Children of substance-abusing parents are twice as likely to develop addictions themselves by young adulthood compared to their peers. Children as young as 2 to 3 years old have a higher risk of developing emotional and behavioral problems under the care of an addicted parent.
The issues are due to a variety of parenting issues that stem from substance abuse. By definition, people with addictions are too preoccupied with drug-taking habits to manage other aspects of their life, including parenting.
Addicted parents often show less warmth and responsiveness to their children. They may also become harsher when interacting with their children. Generally, children in such an environment feel less secure.
It is important to remember that the situation is different for every child. Many still demonstrate positive development despite the risks they invite upon themselves. There is no guarantee that you will develop all or any of these problems if you live with an addicted parent. But they do demonstrate the importance of getting help as soon as possible.
Will I Develop an Addiction, Too?
It is worth keeping in mind that addiction tends to run in the family, so children with addicted parents face a greater risk of addiction. However, that does not mean addiction is guaranteed, especially if you are aware of the risks and take steps to prevent them.
Other factors besides genetics, such as social environment, can influence drug use too. Many people with no family history of addiction also develop substance abuse problems. Finding healthy ways to cope with stress and other problems is one major part of preventing addiction.

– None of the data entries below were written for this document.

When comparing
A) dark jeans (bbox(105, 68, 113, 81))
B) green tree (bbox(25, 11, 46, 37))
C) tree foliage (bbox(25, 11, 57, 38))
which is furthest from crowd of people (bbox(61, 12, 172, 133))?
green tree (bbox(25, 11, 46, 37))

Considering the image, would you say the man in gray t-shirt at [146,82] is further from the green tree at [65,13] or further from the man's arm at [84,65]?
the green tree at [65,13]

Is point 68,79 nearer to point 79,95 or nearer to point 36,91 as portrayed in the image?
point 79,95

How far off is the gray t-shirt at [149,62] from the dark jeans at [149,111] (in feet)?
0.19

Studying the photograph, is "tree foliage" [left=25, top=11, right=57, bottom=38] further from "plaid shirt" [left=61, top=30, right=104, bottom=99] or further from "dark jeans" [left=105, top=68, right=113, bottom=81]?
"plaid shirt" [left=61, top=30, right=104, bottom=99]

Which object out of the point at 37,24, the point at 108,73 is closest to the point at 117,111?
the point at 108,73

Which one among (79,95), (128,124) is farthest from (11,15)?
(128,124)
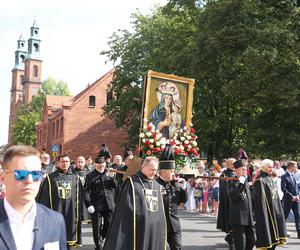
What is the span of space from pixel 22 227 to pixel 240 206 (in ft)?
22.8

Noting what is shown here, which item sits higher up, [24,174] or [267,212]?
[24,174]

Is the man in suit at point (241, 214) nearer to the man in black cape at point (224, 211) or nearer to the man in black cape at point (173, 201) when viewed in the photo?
the man in black cape at point (224, 211)

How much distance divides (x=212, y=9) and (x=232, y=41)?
2352mm

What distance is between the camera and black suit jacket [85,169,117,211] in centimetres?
1054

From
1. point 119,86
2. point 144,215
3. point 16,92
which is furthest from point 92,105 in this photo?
point 16,92

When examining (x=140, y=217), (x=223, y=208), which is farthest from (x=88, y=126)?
(x=140, y=217)

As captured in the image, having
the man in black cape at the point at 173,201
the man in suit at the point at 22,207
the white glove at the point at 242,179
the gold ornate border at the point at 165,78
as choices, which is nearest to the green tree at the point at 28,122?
the gold ornate border at the point at 165,78

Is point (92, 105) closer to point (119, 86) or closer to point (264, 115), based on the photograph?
point (119, 86)

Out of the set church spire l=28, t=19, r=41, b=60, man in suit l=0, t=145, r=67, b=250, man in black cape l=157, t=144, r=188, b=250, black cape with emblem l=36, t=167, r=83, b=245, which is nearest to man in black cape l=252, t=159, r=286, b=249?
man in black cape l=157, t=144, r=188, b=250

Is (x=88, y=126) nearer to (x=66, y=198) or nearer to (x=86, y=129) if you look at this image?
(x=86, y=129)

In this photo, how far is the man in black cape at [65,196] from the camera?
901 cm

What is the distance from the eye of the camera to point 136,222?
6137mm

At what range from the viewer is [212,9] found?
2623 centimetres

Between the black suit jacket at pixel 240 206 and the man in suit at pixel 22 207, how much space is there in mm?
6712
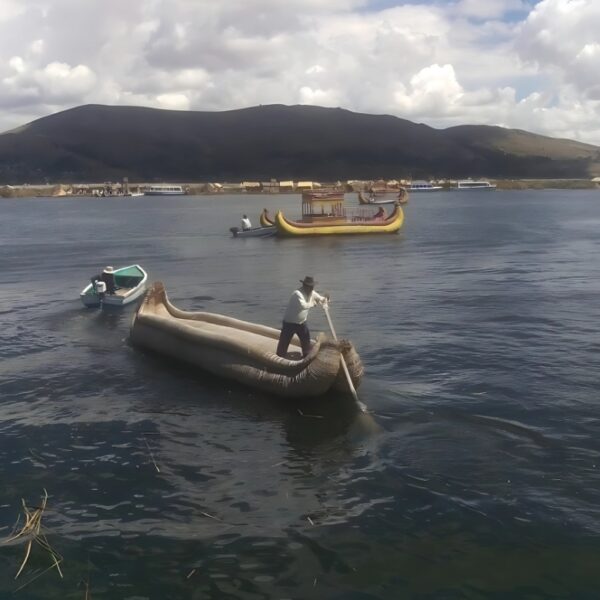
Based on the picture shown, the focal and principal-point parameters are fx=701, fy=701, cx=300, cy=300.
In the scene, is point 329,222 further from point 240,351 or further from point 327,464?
point 327,464

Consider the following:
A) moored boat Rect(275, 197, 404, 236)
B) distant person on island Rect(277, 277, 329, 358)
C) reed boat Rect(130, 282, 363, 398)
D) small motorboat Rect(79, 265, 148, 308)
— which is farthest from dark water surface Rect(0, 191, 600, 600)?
moored boat Rect(275, 197, 404, 236)

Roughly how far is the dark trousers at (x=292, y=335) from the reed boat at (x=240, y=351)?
29 cm

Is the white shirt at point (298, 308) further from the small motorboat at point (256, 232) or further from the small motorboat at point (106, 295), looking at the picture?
the small motorboat at point (256, 232)

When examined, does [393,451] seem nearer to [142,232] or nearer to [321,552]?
[321,552]

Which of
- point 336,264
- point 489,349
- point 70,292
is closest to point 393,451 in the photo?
point 489,349

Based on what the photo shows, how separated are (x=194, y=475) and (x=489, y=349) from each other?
11704 millimetres

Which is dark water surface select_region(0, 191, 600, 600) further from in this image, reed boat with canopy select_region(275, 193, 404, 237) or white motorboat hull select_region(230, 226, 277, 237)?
white motorboat hull select_region(230, 226, 277, 237)

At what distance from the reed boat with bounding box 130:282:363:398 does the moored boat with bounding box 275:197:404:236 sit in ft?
132

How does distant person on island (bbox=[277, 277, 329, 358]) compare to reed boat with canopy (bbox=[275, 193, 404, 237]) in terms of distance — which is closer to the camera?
distant person on island (bbox=[277, 277, 329, 358])

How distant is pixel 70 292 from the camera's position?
117 ft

Unfortunately, you cannot force your parent to stop abusing heroin. And drug counseling for parents isn’t always an option. But you can get help for yourself to not have to follow in their footsteps. Although you may feel alone, many children and teens are going through the same problem. It is okay not to have all the answers. Fortunately, this is why help is available.
When you talk to a trusted adult, they will want to help you, not shame you. It can be intimidating to bring up family issues with an outside person, but getting support during this tough time is the best thing you can do for yourself and your family.
Taking the First Steps in Getting Help & Support
The children of addicted parents often face a variety of problems that other children generally do not. These children can develop problems in numerous areas of their lives that can last even after childhood. They also face a higher risk of developing substance dependence themselves.
It can be incredibly frustrating to have to deal with problems caused by someone else. Living with addicted parents can feel isolating, and day-to-day life can be uncertain. Sometimes it can even feel dangerous.
If there are times when your parent gets angry at you, you may feel guilty and blame yourself for their problems. But know that, no matter the situation, it is not your fault. You did not cause your parent to use heroin or become addicted.
If you feel you need to do something about your parent’s drug abuse, know that you don’t have to solve everything alone, and there is support available to you as well as your parents.
You may not be able to get your parents to stop using heroin by yourself, but your parents have the power to stop and recover from their addictions by seeking treatment.
Whatever care they may need, help is available for them. But help is available for you too. Just because it is not your problem doesn’t mean it has not impacted you.
Just as recovering addicts use the help of support groups to encourage themselves to go on, you can also lean on your peers for support. When you talk to a trusted adult, they can connect you to other helpful people and resources.